Yesterday, on the eve of the thirteenth anniversary of 9/11, I received an email from my father saying that the photos affixed to the walls of his prison cell were ripped down and called “contraband” by the officer who took them.

My father is a political prisoner, convicted of terrorism charges in the vacuum of post-9/11 hysteria and incarcerated at a federal prison in southern Illinois—all under allegations stemming from his indisputable philanthropic work.

Until recently, the walls of my father’s 9-by-5-foot cell were covered with eleven photos of children from all over the world—children who were injured or killed during recent political events. My father wrote my family, heartbroken, to say that even though he had collected these images from The New York Times, The Chicago Tribune and other publications, they were still seized—with no notice.

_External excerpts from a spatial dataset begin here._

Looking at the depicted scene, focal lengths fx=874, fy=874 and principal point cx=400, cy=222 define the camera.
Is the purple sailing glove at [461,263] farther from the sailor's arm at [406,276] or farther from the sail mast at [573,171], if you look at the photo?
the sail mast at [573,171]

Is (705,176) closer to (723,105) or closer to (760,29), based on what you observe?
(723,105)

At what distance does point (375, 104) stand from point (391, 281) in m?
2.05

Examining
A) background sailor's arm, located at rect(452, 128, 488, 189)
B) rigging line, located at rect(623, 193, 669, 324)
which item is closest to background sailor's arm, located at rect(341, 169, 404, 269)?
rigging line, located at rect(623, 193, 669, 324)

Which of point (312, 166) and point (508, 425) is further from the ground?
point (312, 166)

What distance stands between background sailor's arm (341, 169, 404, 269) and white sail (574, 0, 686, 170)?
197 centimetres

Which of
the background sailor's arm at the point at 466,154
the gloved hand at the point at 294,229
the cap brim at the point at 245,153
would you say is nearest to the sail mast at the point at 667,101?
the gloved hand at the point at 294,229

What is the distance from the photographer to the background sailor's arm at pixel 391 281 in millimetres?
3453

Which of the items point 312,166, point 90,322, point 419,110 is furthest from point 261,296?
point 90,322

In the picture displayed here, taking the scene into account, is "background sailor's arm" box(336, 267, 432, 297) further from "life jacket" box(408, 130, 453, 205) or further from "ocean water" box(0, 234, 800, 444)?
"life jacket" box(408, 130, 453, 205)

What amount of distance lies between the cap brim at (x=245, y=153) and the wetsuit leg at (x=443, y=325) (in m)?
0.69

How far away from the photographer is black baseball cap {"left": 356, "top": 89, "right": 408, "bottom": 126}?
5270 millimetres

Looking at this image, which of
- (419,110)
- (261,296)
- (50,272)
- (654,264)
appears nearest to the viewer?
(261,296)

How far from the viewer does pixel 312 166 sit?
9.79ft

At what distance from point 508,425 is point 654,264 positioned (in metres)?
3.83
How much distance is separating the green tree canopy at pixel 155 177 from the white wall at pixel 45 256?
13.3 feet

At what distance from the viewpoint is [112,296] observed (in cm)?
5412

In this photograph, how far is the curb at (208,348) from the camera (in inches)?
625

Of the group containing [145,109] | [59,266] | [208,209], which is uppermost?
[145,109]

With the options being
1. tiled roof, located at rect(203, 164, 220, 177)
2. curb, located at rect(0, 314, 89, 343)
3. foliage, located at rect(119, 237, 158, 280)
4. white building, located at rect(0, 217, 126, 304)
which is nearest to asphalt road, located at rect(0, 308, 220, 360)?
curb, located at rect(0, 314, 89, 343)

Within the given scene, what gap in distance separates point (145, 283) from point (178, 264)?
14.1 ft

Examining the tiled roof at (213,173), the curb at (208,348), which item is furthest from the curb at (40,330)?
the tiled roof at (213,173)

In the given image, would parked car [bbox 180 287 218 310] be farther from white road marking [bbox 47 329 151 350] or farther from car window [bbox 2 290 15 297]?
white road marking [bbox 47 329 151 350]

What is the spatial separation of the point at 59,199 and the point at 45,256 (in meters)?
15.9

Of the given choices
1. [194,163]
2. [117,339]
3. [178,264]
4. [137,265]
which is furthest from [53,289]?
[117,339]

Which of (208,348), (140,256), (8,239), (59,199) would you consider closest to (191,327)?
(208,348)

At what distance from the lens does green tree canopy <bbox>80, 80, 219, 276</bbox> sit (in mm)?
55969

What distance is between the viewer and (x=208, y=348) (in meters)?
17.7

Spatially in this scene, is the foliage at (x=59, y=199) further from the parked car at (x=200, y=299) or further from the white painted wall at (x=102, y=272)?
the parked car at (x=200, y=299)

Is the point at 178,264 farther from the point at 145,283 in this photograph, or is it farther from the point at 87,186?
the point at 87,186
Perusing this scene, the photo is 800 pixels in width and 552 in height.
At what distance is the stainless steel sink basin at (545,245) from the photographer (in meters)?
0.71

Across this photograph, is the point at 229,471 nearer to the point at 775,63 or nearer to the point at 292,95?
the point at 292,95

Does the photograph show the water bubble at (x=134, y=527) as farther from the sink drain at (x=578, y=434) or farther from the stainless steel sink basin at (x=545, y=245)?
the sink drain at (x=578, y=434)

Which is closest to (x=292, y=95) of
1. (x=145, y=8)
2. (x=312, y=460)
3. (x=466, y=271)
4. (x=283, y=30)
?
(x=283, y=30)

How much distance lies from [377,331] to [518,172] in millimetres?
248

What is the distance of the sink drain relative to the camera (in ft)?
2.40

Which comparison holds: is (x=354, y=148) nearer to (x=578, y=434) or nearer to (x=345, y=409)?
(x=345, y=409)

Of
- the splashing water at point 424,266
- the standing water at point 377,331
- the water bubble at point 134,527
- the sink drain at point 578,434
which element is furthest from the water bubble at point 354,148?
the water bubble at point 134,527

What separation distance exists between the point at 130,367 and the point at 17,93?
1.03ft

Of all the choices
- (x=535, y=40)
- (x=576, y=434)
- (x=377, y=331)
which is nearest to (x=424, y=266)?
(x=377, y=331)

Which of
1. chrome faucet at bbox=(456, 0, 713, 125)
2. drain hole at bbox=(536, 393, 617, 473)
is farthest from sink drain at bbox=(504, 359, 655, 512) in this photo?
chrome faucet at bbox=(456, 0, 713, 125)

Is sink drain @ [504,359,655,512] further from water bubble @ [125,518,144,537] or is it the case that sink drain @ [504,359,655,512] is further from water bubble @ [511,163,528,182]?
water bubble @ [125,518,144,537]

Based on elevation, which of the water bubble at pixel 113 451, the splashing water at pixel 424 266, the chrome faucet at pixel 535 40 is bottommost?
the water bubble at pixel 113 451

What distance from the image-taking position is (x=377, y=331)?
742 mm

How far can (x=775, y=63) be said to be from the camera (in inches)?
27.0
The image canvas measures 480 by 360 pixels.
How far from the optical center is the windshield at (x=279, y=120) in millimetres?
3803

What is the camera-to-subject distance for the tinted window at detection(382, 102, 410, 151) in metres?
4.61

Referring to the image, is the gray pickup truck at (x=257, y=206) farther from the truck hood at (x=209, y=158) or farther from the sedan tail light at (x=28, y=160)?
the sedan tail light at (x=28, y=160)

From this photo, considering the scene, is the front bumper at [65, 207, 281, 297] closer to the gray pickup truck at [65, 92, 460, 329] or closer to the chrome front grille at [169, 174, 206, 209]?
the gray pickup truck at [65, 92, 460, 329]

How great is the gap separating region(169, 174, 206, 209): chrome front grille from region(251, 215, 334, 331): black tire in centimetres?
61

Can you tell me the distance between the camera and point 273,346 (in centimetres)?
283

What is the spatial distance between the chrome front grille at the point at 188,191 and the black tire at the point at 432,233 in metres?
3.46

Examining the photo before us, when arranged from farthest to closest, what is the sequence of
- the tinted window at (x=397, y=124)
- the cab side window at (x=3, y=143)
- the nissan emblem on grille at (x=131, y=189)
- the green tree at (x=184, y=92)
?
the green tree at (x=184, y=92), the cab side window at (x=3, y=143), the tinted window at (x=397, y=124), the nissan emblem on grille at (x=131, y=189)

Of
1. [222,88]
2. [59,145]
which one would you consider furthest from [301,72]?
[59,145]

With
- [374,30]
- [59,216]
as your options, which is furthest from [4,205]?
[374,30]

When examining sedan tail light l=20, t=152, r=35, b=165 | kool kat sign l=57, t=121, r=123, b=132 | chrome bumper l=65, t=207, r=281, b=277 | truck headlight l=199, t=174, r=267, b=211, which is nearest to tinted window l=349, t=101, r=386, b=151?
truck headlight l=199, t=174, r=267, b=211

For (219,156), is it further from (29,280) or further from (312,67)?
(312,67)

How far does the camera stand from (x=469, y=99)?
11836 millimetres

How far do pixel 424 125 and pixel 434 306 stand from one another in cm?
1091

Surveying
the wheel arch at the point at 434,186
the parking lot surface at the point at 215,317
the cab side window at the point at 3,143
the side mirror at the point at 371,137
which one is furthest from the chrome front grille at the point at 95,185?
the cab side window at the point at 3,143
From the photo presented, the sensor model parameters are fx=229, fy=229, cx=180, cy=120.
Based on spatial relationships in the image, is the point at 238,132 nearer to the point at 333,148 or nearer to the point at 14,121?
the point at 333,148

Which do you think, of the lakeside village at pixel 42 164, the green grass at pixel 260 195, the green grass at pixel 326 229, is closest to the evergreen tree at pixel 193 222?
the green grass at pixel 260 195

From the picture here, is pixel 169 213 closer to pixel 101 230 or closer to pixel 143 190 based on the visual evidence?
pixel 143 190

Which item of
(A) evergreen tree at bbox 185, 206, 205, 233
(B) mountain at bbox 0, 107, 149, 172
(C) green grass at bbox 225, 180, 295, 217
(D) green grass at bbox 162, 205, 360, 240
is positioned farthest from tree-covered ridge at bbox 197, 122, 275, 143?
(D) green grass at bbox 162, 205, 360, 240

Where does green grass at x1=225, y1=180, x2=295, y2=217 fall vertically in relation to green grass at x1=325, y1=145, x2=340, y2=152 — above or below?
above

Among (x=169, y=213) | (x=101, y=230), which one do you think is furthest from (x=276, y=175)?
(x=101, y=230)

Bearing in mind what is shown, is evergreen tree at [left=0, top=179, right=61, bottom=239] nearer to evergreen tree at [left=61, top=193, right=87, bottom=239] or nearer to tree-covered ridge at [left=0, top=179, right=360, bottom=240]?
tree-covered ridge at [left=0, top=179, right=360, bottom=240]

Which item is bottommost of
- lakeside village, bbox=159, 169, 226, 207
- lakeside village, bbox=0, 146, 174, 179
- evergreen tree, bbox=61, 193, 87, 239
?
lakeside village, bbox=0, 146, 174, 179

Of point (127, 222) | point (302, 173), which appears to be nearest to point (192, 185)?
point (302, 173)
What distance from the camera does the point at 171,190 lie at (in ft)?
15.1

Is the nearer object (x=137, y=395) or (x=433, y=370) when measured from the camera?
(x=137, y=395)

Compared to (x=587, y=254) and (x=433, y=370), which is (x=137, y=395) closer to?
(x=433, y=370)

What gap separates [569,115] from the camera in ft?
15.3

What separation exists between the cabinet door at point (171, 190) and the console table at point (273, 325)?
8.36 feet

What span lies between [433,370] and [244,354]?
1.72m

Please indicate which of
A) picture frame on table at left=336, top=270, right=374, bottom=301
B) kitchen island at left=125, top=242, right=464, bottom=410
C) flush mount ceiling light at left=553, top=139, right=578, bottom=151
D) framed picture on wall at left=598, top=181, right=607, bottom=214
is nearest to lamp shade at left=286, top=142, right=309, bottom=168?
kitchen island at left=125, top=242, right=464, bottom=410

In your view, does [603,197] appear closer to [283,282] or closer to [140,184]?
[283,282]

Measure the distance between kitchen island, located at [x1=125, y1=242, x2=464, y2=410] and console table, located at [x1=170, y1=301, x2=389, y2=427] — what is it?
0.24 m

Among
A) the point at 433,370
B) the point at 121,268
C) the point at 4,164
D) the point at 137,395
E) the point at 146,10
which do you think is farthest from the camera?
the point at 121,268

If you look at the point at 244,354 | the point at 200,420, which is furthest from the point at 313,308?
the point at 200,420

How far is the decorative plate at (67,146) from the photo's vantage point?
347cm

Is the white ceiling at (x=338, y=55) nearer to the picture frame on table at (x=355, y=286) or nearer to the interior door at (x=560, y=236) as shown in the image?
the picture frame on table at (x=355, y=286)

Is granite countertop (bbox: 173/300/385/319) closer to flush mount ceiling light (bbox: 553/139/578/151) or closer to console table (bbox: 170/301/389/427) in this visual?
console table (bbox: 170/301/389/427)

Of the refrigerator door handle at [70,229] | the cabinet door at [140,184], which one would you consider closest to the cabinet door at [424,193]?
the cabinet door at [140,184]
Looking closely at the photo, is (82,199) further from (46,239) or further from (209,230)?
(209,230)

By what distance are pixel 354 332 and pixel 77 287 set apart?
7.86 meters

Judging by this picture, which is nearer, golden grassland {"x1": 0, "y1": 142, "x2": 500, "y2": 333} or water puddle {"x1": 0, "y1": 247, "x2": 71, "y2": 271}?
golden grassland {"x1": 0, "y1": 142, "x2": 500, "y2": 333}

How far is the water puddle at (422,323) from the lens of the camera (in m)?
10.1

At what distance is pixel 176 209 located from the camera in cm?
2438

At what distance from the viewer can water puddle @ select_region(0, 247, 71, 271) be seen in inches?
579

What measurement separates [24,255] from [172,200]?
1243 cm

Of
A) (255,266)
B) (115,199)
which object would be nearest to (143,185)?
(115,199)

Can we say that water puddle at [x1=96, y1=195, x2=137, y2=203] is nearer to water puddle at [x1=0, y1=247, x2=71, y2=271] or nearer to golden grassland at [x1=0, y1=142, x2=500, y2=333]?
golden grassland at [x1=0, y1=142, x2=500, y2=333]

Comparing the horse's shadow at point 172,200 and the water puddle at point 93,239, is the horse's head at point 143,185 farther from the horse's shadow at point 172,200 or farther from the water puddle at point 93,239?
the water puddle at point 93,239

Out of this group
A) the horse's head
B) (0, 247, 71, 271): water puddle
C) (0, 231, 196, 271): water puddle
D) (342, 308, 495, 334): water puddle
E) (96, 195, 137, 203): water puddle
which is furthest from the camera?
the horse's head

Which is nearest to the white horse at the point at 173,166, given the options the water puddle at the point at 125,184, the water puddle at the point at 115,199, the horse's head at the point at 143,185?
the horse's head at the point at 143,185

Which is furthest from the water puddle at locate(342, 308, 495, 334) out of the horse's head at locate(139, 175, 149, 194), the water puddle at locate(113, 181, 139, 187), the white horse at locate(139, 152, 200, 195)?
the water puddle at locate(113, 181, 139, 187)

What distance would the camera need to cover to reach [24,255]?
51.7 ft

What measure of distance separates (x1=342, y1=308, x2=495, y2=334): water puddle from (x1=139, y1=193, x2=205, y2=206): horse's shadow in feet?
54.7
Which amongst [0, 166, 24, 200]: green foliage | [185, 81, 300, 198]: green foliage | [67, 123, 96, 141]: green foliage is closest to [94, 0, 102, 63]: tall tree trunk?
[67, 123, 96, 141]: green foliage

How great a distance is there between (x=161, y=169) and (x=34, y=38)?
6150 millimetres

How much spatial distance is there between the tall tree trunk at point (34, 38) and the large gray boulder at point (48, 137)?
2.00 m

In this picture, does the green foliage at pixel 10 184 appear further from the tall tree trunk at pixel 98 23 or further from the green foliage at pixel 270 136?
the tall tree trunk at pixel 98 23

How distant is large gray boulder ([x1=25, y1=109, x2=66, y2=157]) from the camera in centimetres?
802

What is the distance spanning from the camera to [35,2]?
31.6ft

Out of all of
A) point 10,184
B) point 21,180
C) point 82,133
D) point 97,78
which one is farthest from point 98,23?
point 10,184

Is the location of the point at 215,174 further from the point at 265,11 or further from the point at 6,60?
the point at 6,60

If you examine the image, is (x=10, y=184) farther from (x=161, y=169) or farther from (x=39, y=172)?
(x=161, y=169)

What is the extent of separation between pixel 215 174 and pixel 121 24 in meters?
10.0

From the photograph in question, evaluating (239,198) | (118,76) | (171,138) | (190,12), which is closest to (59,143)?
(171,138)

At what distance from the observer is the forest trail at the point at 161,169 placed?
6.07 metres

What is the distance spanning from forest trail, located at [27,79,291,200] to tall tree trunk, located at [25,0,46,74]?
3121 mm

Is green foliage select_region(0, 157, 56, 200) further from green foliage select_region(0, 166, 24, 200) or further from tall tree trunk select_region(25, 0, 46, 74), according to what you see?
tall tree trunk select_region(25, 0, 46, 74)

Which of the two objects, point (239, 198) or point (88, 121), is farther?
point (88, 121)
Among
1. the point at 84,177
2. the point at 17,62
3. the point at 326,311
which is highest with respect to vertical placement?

My father, Ghassan Elashi, is currently serving a 65-year-prison-sentence at the Communications Management Unit in Marion, Illinois for conspiracy to send Material Support in the form of humanitarian aid to charities in the West Bank and Gaza that prosecutors claimed were associated with designated terrorists; our biggest defense thus far (and the reason my father may be vindicated in due time) is that his charity, the Holy Land Foundation, used the same exact Palestinian charities that our own government agency —the United States Agency for International Development (USAID)—used to distribute its aid.